72% Revenue Growth for Cloud Service Provider Signavio in the First Half of 2014
The collaborative BPM platform now serves more than 500 customers worldwide as it strengthens its leading position in the cloud market.
In 2009, the Berlin-headquartered company released the world’s first cloud solution for process modeling. Signavio soon earned the business of many reputable companies including leading German insurance provider, AOK, which chose the web-based tool for their process initiative. Signavio, the now 50-person company focuses on the development of the Signavio Process Editor that enables company-wide process optimization and implementation of large-scale ERP systems.

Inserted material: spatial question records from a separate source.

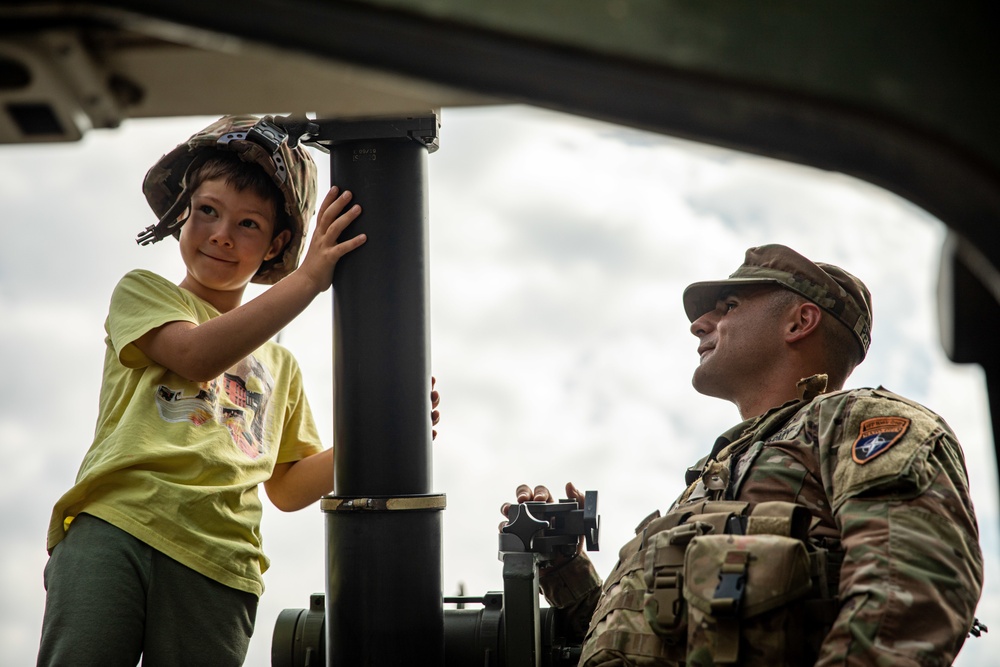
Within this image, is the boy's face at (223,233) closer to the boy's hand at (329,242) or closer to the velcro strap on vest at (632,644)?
the boy's hand at (329,242)

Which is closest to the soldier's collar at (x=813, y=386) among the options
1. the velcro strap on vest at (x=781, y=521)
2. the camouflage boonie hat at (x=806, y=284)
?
the camouflage boonie hat at (x=806, y=284)

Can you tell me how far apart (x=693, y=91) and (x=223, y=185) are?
2.23 meters

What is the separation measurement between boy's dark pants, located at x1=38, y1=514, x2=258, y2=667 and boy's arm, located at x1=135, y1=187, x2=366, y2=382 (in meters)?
0.49

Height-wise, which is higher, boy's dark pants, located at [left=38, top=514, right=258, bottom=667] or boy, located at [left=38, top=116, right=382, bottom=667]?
boy, located at [left=38, top=116, right=382, bottom=667]

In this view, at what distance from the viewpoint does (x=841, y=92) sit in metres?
0.83

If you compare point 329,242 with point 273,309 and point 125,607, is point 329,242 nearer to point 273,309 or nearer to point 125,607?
point 273,309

“Five years ago, you could presume that a lot of applications would shift to the cloud,” says Dr. Gero Decker, Signavio Co-CEO. “We consequently focused on this topic and are now the pioneer in our market segment.” More and more organizations are choosing Signavio when compared to overly complicated vendors. 80% of which have chosen the SaaS version over a local server installation.
Being the first of its kind is reflected in the several years of high margins and rapid growth. Torben Schreiter, Signavio Co-CEO explains, “Over 95% of our total revenue result from direct product sales. Our very well-developed partner network provides excellent consulting services for industry specific client needs. These and other factors have proven crucial for our success in scaling up the business.” The subscription model creates financial stability that cannot be achieved with a classic software licensing model. “Our sales pipeline is packed tight. We expect excellent results for the entire business year,” Schreiter adds.
To cater to the high demand beyond the German speaking region, Signavio began its global endeavors by opening a Silicon Valley office in 2012, and a Singapore office one year later. 2013 also marked the year that Signavio invested in the cloud workflow platform “ ,” a complementary product that has recently been recognized as a Gartner “Cool Vendor.”